El hombre de hoy sabe mucho y sobre muchas cosas: su información cada
vez es más abundante y mejor documentada. Pero, frecuentemente, se trata de un
saber teórico, nocional, periférico; que le ilustra pero no le afecta; que le
informa pero no le transforma.
También el cristiano sabe, o cree, muchas cosas. Sabe, o cree, por
ejemplo, que existe Dios; que Jesucristo es el Hijo de Dios; que su muerte y
resurrección nos han redimido del pecado; que el Espíritu Santo es Dios…, pero
¿lo saborea? ¿Degusta esa realidad? ¿Vibra con ella? ¿Esa verdad serena,
ilumina y motiva su vida? “Gustad y
ved qué bueno es
el Señor” (Sal 34,9). Ésta es la sabiduría cristiana.

▶ Tarea asignada A
Indique si cada afirmación concuerda con el texto sobre la sabiduría cristiana y respalde cada respuesta con las palabras exactas que la deciden: (i) la información del hombre de hoy es cada vez más abundante; (ii) el saber teórico del hombre de hoy lo transforma; (iii) la cita «Gustad y ved qué bueno es el Señor» se atribuye a Sal 34,9.
▶ Tarea asignada B
Responda, según el texto sobre la sabiduría cristiana:
(i) ¿Con qué tres adjetivos se califica el saber del hombre de hoy?
(ii) ¿A quién se identifica como el Hijo de Dios?
(iii) ¿Qué se presenta como la sabiduría cristiana?
▶ Tarea asignada C
Prosiga el texto sobre la sabiduría cristiana a partir de su última oración.

▶ Datos para revisión
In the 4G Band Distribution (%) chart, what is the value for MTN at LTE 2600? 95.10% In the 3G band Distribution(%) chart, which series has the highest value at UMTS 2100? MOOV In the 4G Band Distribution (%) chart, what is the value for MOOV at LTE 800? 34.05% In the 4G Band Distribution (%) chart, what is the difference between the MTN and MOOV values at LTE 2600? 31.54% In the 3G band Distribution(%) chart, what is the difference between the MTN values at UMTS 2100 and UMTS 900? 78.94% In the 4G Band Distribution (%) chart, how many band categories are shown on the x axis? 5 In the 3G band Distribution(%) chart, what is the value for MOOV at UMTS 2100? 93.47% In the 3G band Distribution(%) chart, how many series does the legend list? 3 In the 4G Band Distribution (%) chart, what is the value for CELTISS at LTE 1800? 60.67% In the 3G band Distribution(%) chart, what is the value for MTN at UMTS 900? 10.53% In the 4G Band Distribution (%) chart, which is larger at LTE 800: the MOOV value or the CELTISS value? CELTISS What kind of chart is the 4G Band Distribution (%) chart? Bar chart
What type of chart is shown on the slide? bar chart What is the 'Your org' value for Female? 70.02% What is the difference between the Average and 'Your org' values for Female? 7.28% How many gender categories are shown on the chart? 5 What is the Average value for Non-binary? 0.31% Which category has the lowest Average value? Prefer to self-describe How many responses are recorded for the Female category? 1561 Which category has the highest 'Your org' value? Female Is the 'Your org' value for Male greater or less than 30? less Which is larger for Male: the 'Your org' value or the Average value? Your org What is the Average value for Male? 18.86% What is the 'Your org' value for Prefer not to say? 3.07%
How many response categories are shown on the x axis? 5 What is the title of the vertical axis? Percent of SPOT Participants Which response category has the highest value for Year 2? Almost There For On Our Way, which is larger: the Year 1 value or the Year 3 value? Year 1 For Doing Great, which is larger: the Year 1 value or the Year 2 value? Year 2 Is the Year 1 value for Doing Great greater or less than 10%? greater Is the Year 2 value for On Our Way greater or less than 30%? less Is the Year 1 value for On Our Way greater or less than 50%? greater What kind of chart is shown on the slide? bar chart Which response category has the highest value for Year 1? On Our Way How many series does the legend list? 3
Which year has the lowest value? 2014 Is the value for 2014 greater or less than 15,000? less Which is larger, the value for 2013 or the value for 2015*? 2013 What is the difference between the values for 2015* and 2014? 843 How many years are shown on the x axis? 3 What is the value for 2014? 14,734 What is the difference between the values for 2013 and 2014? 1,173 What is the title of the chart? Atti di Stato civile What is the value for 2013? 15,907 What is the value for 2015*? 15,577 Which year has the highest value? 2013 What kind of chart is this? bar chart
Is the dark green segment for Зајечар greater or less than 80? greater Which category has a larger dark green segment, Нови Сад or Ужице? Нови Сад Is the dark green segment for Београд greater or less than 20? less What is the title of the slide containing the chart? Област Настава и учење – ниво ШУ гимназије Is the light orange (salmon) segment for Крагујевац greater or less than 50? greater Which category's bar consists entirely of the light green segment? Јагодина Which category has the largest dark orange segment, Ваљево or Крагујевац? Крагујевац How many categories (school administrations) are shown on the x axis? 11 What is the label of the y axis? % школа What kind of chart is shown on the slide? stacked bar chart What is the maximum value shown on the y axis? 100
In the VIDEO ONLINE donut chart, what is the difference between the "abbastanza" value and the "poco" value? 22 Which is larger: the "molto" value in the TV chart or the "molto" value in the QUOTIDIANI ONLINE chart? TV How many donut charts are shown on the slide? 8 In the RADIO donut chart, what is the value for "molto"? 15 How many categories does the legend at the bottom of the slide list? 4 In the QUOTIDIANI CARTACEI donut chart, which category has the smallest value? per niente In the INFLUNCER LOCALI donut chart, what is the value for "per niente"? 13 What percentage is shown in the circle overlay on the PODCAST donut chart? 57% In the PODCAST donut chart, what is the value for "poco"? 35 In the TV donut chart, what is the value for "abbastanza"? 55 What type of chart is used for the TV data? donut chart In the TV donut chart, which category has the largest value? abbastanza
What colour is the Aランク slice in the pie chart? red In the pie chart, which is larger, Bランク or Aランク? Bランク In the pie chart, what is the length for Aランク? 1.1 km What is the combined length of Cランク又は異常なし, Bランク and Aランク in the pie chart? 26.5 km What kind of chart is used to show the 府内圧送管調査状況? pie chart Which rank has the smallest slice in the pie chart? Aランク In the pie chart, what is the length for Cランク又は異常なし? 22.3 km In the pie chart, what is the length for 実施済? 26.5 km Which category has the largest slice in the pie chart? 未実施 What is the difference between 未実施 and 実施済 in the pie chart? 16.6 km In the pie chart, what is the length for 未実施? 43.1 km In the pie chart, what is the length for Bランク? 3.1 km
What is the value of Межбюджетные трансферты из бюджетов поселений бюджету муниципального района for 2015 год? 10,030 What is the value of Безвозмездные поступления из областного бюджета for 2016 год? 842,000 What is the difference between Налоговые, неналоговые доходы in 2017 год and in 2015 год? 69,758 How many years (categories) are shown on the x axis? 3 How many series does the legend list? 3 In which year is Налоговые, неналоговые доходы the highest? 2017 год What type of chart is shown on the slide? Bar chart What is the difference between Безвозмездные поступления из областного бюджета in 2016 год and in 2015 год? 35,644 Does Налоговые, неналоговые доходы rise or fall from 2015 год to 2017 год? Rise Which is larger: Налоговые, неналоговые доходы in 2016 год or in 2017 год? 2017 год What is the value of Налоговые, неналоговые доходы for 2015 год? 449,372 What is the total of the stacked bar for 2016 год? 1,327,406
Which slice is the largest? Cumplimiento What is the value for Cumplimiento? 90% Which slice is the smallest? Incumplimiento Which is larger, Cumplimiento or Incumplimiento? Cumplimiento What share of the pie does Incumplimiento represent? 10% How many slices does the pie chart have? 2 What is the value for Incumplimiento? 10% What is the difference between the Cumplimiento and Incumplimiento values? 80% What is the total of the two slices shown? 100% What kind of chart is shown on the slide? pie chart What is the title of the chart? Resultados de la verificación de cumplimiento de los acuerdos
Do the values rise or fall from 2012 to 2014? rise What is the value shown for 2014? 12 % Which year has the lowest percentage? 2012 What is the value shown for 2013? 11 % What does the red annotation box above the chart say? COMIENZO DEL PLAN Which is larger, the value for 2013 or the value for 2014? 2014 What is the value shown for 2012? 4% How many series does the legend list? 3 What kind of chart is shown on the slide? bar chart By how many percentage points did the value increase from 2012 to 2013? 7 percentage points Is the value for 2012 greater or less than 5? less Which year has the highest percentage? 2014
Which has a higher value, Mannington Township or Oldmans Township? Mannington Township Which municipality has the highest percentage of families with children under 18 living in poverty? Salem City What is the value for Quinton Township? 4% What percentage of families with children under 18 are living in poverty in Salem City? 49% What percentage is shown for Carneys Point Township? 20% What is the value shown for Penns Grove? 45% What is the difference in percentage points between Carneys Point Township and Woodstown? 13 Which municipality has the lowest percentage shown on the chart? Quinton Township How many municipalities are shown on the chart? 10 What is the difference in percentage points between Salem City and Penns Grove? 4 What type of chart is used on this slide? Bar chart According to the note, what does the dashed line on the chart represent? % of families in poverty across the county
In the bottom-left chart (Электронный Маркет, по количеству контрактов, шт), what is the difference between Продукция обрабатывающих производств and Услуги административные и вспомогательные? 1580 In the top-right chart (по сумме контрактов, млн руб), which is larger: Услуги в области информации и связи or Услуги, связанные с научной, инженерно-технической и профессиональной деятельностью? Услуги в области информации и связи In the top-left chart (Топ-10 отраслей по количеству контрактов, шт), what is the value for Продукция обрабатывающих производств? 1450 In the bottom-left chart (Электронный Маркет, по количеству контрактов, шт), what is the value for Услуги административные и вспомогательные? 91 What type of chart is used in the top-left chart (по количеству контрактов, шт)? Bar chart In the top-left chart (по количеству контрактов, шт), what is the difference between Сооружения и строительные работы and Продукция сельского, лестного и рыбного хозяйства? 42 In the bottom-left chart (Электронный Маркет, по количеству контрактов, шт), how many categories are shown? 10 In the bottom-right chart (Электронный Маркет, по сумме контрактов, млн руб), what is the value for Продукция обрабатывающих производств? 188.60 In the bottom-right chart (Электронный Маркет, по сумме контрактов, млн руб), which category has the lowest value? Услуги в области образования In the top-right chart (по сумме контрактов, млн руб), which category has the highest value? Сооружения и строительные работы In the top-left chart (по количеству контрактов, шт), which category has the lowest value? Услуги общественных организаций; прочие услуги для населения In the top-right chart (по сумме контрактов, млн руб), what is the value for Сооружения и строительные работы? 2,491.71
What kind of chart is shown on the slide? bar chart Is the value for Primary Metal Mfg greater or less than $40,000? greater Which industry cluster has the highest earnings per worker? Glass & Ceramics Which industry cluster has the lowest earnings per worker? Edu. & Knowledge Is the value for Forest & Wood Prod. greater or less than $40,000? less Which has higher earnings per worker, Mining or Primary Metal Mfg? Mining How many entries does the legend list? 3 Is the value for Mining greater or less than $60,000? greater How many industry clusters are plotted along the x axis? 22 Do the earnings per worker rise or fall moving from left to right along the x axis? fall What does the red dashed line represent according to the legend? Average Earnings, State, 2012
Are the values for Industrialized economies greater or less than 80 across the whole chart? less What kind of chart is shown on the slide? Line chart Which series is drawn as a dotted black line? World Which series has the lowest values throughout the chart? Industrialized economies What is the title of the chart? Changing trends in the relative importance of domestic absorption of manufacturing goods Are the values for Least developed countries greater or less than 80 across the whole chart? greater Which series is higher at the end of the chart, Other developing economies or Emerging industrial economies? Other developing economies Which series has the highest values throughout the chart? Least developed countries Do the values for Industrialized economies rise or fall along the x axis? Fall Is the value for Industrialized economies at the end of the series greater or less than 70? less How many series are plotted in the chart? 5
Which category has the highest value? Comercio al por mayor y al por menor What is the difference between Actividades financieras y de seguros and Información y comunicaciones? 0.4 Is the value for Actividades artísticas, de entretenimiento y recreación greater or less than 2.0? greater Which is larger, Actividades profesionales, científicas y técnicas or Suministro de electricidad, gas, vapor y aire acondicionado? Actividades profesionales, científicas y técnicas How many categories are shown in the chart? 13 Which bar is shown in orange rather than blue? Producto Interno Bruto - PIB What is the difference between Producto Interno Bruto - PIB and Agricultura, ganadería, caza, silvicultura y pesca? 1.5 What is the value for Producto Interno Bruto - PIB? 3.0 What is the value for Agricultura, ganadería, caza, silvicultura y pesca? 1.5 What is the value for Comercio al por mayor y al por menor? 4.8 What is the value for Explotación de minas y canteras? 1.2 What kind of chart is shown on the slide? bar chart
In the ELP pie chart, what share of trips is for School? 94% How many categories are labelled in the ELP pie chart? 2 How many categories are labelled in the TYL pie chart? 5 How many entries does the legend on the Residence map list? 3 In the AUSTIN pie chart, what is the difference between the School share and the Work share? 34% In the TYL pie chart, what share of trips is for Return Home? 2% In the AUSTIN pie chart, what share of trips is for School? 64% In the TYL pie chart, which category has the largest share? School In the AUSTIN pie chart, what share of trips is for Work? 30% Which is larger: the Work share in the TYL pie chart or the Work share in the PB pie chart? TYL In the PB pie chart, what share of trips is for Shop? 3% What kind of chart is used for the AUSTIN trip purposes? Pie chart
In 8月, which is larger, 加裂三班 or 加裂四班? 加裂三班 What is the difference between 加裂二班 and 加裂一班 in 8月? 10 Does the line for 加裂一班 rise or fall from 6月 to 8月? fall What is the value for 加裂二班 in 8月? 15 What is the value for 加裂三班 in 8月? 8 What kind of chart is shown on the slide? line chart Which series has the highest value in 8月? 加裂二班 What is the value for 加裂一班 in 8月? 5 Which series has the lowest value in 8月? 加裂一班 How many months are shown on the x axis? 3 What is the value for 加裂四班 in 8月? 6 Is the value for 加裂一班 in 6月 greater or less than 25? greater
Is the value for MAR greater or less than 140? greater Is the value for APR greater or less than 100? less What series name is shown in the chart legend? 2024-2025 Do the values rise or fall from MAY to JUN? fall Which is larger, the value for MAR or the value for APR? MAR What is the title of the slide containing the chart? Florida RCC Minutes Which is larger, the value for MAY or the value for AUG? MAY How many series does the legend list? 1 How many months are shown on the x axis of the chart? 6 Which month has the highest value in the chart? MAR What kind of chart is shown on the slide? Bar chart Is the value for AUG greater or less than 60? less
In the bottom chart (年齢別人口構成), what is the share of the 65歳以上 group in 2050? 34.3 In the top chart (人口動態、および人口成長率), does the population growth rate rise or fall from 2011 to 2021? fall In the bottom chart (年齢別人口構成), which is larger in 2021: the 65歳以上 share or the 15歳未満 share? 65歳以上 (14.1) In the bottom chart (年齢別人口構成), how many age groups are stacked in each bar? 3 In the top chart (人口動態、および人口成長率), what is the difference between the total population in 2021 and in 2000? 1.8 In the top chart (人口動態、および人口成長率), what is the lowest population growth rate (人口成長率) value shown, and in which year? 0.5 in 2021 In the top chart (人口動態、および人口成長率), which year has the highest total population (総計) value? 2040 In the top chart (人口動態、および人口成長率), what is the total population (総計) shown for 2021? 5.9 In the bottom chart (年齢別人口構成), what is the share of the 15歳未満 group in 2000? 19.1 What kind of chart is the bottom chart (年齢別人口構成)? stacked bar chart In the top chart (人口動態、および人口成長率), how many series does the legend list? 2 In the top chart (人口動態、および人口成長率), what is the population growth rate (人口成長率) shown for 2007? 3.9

▶ Respuesta esperada A
(i) Sí: «su información cada vez es más abundante y mejor documentada».
(ii) No: «que le informa pero no le transforma».
(iii) Sí: «(Sal 34,9)».

▶ Respuesta esperada B
(i) Teórico, nocional y periférico.
(ii) A Jesucristo.
(iii) Gustar y ver qué bueno es el Señor.

▶ Respuesta esperada C
La verdad de Dios, como toda verdad existencial, si no pasa al corazón y
lo enciende (“¿No
ardía nuestro corazón…?” Lc 24,32), queda reducida a una mera información; pero
cuando entra en él, se convierte en energía transformadora (Jer 20,9).
Dios tuvo interés en que ése y así fuera nuestro saber sobre Él; no una
mera información sobre su existencia, sino una experiencia filial, traducida en
actitud fraternal hacia los otros. Y ése fue también el interés de Jesús:
transmitirnos la convicción de que “el
Padre mismo
os quiere” (Jn 16,27), con amor afectivo y
efectivo (Jn 3,16; Mt 6,25-32).
El AT resaltaba la unidad y unicidad de Dios, su soberanía y poder (Dt
4,39; 6,4). El NT, en la revelación de Cristo, profundiza en el misterio y nos
abre a la verdad íntima de Dios: nos dice que Dios es “familia”, y que nos quiere
incorporar a esa “familia de Dios”
(Ef 2,19).
Por aquí debería comenzar la reflexión sobre nuestra fe en Dios, y ver
si realmente lo sentimos y reconocemos como Padre, es decir, como Amor (“Dios es amor” 1 Jn 4,8) y como urgencia
de amar (2 Cor 5,14).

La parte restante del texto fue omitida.